Urteil vom 3. September 2003
IV. Kammer

Präsidentin Leuzinger, Bundesrichter Rüedi und Ferrari; Gerichtsschreiberin
Bucher

S.________, 1978, Beschwerdeführer, vertreten durch Fürsprecher Dr. Michael
Weissberg, Zentralstrasse 47, 2502 Biel/Bienne,

gegen

IV-Stelle des Kantons Aargau, Kyburgerstrasse 15, 5001 Aarau,
Beschwerdegegnerin

Versicherungsgericht des Kantons Aargau, Aarau

(Entscheid vom 25. Februar 2003)

Sachverhalt:

A.
Der 1978 geborene S.________ zog sich am 5. Juli 2000 bei einem Badeunfall
mit HWK6-Luxationsfraktur eine sensomotorisch komplette Tetraplegie sub C7
mit Teilinnervation C7-Th2 zu. Mit Verfügung vom 26. Juli 2002 sprach ihm die
IV-Stelle des Kantons Aargau mit Wirkung ab 1. Juli 2001 eine
Hilflosenentschädigung bei mittelschwerer Hilflosigkeit zu.

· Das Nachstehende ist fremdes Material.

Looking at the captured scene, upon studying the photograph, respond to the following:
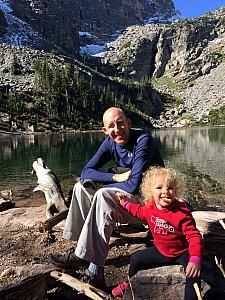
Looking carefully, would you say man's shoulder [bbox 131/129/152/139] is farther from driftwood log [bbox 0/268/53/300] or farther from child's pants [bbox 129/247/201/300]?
driftwood log [bbox 0/268/53/300]

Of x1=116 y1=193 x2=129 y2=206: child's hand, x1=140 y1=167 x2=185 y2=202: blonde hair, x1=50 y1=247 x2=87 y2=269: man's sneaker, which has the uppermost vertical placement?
x1=140 y1=167 x2=185 y2=202: blonde hair

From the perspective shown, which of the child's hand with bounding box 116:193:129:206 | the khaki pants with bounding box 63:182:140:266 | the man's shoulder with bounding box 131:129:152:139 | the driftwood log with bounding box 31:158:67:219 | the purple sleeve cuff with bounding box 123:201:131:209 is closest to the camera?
the khaki pants with bounding box 63:182:140:266

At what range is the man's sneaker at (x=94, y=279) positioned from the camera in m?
6.07

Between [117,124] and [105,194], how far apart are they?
139 cm

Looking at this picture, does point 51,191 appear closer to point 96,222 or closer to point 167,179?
point 96,222

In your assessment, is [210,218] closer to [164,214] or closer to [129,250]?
[129,250]

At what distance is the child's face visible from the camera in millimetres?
5434

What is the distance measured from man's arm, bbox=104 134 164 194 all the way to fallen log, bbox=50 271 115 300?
1.91 meters

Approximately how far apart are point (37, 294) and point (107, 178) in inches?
104

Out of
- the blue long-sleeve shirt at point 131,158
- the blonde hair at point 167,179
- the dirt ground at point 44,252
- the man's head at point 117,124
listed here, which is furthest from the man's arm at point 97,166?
the blonde hair at point 167,179

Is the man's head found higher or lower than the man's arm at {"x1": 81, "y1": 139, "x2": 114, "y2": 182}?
higher

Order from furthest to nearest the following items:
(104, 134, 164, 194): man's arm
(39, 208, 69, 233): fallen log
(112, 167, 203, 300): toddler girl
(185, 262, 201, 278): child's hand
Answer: (39, 208, 69, 233): fallen log, (104, 134, 164, 194): man's arm, (112, 167, 203, 300): toddler girl, (185, 262, 201, 278): child's hand

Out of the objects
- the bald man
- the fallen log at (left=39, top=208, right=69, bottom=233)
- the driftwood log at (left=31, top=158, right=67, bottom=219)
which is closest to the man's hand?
the bald man

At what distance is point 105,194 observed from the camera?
6.44 metres
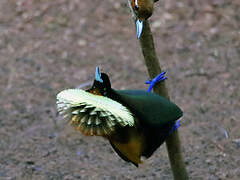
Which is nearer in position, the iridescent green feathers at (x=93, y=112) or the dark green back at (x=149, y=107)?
the iridescent green feathers at (x=93, y=112)

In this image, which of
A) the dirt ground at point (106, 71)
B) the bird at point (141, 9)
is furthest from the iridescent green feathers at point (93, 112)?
the dirt ground at point (106, 71)

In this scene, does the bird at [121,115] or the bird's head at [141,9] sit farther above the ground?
the bird's head at [141,9]

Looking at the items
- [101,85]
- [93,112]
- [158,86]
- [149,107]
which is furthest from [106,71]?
[93,112]

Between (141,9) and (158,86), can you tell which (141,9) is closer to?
(141,9)

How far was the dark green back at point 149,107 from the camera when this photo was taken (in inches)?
72.2

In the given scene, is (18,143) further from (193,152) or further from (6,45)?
(6,45)

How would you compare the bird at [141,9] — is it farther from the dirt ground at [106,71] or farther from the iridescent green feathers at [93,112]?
the dirt ground at [106,71]

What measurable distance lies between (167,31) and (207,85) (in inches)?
40.6

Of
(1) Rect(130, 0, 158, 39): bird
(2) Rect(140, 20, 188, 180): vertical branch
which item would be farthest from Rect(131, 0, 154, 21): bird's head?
(2) Rect(140, 20, 188, 180): vertical branch

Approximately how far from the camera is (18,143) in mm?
3193

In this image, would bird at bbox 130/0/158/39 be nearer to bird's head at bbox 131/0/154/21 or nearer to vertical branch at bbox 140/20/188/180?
bird's head at bbox 131/0/154/21

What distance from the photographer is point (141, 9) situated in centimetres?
177

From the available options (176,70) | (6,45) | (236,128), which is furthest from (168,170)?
(6,45)

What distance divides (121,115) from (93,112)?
111mm
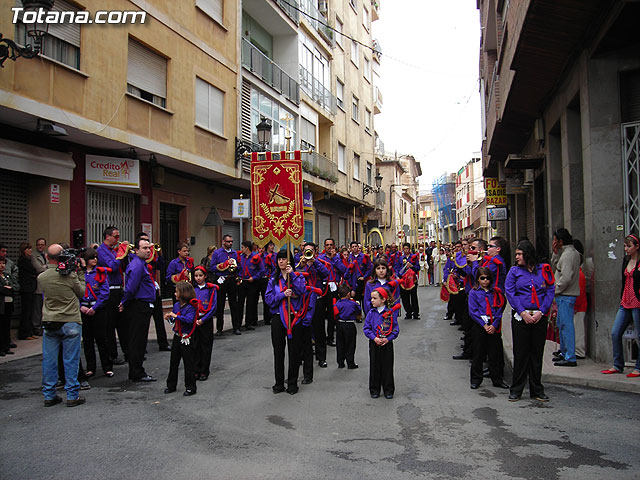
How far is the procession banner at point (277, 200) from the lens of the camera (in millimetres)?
8422

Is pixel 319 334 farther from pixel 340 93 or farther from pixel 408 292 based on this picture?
pixel 340 93

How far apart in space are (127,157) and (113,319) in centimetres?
659

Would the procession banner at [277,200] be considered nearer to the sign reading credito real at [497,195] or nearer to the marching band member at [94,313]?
the marching band member at [94,313]

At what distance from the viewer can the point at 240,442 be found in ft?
16.1

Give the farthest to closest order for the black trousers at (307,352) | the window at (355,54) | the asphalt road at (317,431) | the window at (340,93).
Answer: the window at (355,54), the window at (340,93), the black trousers at (307,352), the asphalt road at (317,431)

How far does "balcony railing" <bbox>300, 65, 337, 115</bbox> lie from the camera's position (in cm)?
2468

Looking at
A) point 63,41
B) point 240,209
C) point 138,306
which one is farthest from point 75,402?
point 240,209

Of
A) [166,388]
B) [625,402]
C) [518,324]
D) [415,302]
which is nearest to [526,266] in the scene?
[518,324]

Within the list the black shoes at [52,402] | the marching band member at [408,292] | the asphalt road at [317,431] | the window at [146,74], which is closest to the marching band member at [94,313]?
the asphalt road at [317,431]

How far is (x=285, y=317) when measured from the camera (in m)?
6.89

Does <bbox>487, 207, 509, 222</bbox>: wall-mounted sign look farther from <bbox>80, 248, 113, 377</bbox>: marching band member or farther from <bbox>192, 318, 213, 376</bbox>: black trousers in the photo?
<bbox>80, 248, 113, 377</bbox>: marching band member

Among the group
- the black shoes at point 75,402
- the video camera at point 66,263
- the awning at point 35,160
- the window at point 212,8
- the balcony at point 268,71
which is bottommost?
the black shoes at point 75,402

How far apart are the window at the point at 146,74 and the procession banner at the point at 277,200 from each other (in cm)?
660

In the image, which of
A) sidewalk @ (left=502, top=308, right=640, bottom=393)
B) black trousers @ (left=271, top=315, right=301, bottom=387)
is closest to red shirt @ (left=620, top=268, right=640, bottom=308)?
sidewalk @ (left=502, top=308, right=640, bottom=393)
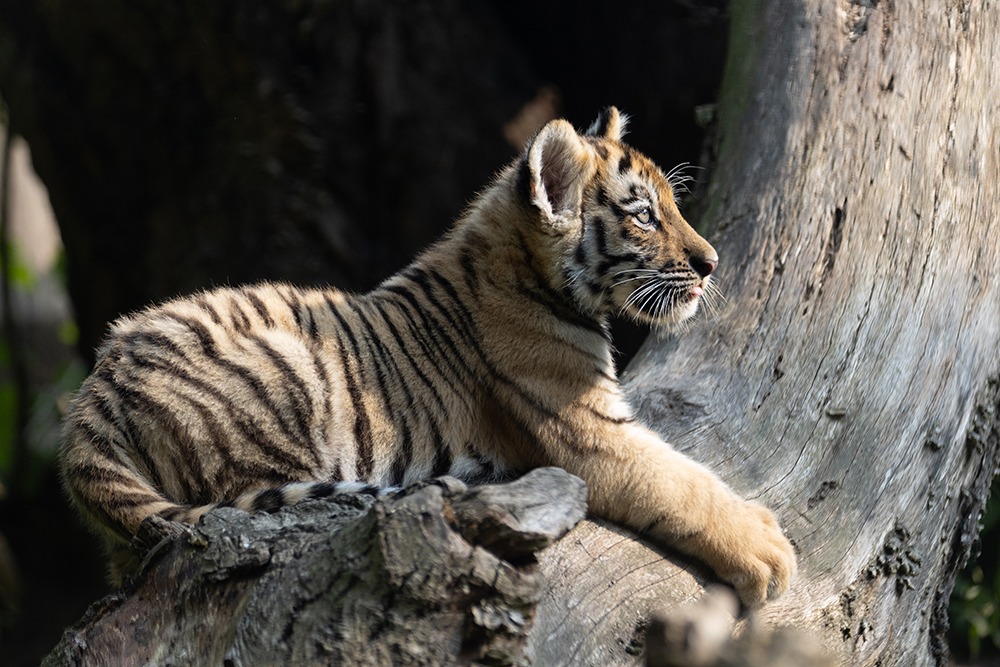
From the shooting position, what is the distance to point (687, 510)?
356 centimetres

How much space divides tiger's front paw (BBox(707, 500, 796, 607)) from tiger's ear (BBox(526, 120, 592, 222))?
1373 millimetres

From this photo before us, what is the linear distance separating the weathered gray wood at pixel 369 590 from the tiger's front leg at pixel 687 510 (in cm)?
94

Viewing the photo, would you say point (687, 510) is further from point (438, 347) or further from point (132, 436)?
point (132, 436)

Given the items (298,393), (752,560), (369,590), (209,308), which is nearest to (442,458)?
(298,393)

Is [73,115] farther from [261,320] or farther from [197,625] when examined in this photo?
[197,625]

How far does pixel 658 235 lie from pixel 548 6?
5110 millimetres

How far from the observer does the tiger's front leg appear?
352cm

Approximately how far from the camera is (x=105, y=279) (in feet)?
27.0

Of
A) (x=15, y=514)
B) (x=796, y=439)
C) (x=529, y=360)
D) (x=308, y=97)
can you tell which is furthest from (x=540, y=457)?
(x=15, y=514)

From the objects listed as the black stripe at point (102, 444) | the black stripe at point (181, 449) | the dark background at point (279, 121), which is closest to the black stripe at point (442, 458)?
the black stripe at point (181, 449)

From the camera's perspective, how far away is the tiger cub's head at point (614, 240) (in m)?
4.12

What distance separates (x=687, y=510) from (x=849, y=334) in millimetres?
1233

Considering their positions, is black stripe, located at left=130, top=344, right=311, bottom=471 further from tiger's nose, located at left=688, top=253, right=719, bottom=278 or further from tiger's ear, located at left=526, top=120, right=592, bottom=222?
tiger's nose, located at left=688, top=253, right=719, bottom=278

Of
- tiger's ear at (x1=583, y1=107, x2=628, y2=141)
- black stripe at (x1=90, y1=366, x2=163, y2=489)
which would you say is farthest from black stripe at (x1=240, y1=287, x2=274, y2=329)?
tiger's ear at (x1=583, y1=107, x2=628, y2=141)
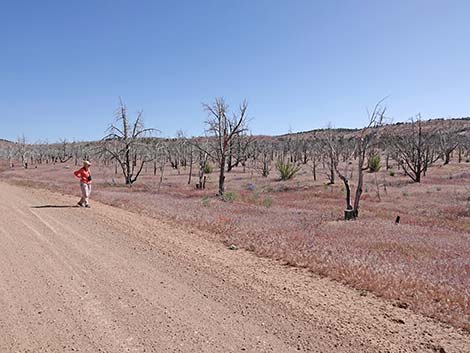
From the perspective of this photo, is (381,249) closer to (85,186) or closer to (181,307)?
(181,307)

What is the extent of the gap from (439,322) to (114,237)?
7.57 metres

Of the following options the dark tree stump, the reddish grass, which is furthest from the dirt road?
the dark tree stump

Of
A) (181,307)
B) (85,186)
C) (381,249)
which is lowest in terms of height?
(381,249)

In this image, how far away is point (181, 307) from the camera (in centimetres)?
555

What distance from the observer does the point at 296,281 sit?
7.03 meters

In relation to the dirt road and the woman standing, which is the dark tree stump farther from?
the woman standing

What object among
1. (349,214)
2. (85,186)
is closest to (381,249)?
(349,214)

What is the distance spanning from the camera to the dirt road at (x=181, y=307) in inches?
181

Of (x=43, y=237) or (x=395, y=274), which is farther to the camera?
(x=43, y=237)

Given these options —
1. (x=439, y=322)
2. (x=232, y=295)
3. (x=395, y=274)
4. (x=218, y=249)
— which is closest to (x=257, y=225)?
(x=218, y=249)

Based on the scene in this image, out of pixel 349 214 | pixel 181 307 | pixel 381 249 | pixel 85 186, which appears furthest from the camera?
pixel 349 214

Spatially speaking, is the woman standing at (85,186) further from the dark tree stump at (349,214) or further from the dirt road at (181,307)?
the dark tree stump at (349,214)

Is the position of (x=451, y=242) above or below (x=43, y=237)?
below

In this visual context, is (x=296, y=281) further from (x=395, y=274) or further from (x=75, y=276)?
(x=75, y=276)
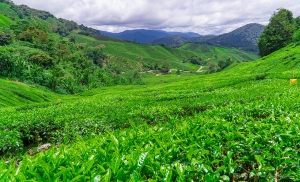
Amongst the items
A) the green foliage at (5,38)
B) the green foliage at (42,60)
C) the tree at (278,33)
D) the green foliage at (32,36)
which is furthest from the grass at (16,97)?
the tree at (278,33)

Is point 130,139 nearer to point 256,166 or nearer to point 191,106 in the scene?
point 256,166

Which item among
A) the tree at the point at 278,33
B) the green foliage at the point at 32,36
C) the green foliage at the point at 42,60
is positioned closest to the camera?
the green foliage at the point at 42,60

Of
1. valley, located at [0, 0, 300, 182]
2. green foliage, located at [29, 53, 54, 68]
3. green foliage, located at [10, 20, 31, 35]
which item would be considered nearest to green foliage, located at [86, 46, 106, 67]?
green foliage, located at [10, 20, 31, 35]

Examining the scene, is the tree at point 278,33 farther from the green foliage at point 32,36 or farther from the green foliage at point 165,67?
the green foliage at point 165,67

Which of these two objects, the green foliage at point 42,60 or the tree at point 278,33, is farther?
the tree at point 278,33

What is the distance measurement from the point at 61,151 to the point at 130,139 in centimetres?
111

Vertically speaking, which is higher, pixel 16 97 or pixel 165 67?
pixel 165 67

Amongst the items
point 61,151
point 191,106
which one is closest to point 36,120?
point 191,106

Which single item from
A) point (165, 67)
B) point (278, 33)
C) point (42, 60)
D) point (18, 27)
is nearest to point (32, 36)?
point (18, 27)

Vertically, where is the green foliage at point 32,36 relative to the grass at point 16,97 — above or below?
above

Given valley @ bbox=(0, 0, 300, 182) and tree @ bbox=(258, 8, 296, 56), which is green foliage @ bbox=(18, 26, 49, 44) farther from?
tree @ bbox=(258, 8, 296, 56)

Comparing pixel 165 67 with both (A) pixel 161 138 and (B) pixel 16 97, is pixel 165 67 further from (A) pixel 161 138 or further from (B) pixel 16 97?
(A) pixel 161 138

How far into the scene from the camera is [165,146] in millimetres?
3283

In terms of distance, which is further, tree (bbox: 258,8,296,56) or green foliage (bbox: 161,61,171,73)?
green foliage (bbox: 161,61,171,73)
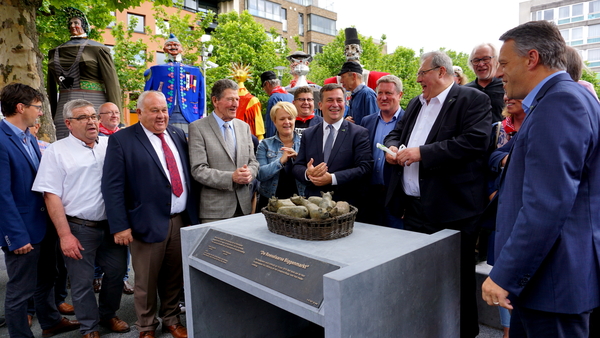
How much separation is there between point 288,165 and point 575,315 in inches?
109

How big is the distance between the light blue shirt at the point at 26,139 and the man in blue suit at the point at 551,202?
11.9 ft

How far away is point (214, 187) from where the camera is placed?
3709 mm

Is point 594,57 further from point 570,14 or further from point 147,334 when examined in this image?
point 147,334

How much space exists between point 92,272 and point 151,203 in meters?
0.84

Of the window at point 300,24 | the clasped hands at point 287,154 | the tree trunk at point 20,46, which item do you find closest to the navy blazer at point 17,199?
the tree trunk at point 20,46

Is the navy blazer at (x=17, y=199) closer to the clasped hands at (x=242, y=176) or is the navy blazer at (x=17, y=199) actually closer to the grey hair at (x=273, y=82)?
the clasped hands at (x=242, y=176)

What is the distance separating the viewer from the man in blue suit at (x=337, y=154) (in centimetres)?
357

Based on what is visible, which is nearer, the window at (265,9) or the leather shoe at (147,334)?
the leather shoe at (147,334)

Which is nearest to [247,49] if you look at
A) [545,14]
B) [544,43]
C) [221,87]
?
[221,87]

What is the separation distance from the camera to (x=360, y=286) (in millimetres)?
1860

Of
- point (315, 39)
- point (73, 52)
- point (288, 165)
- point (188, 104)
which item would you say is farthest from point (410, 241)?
point (315, 39)

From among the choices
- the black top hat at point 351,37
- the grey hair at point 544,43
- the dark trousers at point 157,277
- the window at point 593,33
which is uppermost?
the window at point 593,33

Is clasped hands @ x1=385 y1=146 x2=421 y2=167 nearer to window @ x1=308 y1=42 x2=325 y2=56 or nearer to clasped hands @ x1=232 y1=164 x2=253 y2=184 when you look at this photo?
clasped hands @ x1=232 y1=164 x2=253 y2=184

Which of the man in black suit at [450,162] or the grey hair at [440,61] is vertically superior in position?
the grey hair at [440,61]
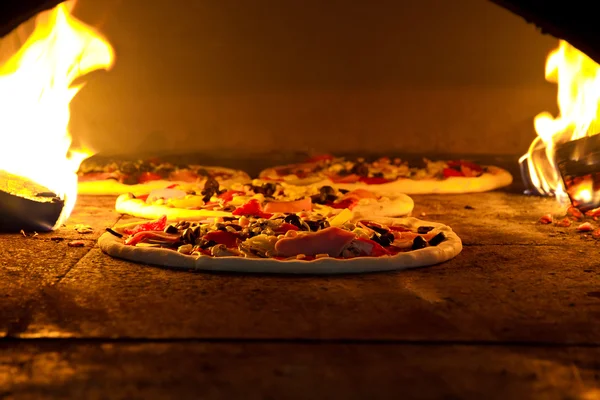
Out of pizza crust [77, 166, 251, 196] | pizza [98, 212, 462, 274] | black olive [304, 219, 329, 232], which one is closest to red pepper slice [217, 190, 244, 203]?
pizza crust [77, 166, 251, 196]

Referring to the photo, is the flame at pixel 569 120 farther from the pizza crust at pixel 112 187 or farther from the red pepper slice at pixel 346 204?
the pizza crust at pixel 112 187

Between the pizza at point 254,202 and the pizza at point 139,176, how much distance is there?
2.93 ft

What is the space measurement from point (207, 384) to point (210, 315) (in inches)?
30.8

Dabei ging sie
von einer Hilflosigkeit in den vier Bereichen Ankleiden/Auskleiden, Essen,
Verrichten der Notdurft und Fortbewegung/Kontaktaufnahme aus.

B.
Die hiegegen erhobene Beschwerde, mit der die Ausrichtung einer
Hilflosenentschädigung bei Hilflosigkeit schweren Grades beantragt wurde,
wies das Versicherungsgericht des Kantons Aargau ab, wobei es im Gegensatz
zur Verwaltung auch eine Hilflosigkeit in der Lebensverrichtung
"Aufstehen/Absitzen/Abliegen" bejahte (Entscheid vom 25. Februar 2003).

C.
S.________ lässt Verwaltungsgerichtsbeschwerde führen mit dem Rechtsbegehren,
der kantonale Gerichtsentscheid und die Verwaltungsverfügung seien aufzuheben
und es sei ihm mit Wirkung ab 1. Juli 2001 eine Hilflosenentschädigung bei
Hilflosigkeit schweren Grades zuzusprechen.
Die IV-Stelle schliesst unter Hinweis auf die vorinstanzlichen Ausführungen
auf Abweisung der Verwaltungsgerichtsbeschwerde, während das Bundesamt für
Sozialversicherung auf eine Vernehmlassung verzichtet.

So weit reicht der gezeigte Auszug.